Post Submission Materials

Applicants are required to follow the instructions for post-submission materials, as described in the policy. Any instructions provided here are in addition to the instructions in the policy.

Section V. Application Review Information

1. Criteria

Note: Effective for due dates on or after January 25, 2023, the Data Sharing Plan and Genomic Data Sharing Plan (GDS) as part of the Resource Sharing Plan will not be evaluated at time of review.

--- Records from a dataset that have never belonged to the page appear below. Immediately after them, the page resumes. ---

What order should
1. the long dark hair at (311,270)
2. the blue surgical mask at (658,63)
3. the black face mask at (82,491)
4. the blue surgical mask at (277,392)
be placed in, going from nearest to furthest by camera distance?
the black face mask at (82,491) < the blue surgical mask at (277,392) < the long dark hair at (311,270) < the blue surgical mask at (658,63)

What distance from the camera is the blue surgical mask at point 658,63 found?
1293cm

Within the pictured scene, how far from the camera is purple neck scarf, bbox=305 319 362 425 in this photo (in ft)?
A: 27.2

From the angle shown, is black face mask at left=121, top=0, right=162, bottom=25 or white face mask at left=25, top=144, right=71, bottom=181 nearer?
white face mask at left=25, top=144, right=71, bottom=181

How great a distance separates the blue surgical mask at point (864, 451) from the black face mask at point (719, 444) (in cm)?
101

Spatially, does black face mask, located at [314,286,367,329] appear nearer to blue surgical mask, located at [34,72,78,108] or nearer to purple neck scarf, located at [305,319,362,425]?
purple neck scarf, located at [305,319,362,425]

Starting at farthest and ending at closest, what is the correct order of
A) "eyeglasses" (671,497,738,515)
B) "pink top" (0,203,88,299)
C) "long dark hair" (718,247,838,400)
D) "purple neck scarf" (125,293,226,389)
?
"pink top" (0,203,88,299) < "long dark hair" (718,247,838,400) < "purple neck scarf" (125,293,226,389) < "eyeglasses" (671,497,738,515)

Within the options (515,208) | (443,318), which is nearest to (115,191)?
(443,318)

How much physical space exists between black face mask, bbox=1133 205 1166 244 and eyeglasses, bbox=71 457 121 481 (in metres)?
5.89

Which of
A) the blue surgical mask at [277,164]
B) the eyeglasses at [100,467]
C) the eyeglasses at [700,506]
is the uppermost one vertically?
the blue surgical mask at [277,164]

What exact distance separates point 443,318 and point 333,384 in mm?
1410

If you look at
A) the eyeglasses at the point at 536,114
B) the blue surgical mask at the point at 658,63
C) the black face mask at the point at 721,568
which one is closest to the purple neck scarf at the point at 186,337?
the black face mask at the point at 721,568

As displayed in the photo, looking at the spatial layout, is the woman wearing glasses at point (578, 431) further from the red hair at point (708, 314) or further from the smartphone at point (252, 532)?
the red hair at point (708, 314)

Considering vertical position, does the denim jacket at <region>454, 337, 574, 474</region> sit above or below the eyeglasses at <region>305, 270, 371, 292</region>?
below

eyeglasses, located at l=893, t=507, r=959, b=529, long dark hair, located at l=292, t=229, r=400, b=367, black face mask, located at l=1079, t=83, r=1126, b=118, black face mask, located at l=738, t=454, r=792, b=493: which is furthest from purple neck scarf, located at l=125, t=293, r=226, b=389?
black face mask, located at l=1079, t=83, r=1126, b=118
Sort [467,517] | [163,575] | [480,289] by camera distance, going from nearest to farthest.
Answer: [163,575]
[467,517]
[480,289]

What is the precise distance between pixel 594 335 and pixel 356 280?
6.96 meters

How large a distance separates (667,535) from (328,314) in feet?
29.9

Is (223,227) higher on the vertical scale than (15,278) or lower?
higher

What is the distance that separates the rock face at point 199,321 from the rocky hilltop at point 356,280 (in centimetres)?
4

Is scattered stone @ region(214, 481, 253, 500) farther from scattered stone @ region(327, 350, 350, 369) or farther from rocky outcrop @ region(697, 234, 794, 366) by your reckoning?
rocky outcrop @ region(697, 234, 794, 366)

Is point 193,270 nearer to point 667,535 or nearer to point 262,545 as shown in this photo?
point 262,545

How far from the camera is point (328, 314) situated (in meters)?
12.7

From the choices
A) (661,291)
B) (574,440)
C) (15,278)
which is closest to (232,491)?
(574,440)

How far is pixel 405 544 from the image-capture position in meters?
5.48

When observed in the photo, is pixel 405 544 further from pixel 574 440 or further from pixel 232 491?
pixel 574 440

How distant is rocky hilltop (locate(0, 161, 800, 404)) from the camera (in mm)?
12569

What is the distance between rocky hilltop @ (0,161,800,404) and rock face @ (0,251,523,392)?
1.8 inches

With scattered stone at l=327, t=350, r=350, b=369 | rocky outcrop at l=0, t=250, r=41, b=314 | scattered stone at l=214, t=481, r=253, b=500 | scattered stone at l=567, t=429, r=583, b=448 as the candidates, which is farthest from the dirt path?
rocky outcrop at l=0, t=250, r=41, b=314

Only the review criteria described below will be considered in the review process. Applications submitted to the NIH in support of the NIH mission are evaluated for scientific and technical merit through the NIH peer review system.

Overall Impact

Reviewers will provide an overall impact score to reflect their assessment of the likelihood for the project to exert a sustained, powerful influence on the research field(s) involved, in consideration of the following review criteria and additional review criteria (as applicable for the project proposed).

Scored Review Criteria

Reviewers will consider each of the review criteria below in the determination of scientific merit, and give a separate score for each. An application does not need to be strong in all categories to be judged likely to have major scientific impact. For example, a project that by its nature is not innovative may be essential to advance a field.

Significance

Does the project address an important problem or a critical barrier to progress in the field? Is the prior research that serves as the key support for the proposed project rigorous? If the aims of the project are achieved, how will scientific knowledge, technical capability, and/or clinical practice be improved? How will successful completion of the aims change the concepts, methods, technologies, treatments, services, or preventative interventions that drive this field?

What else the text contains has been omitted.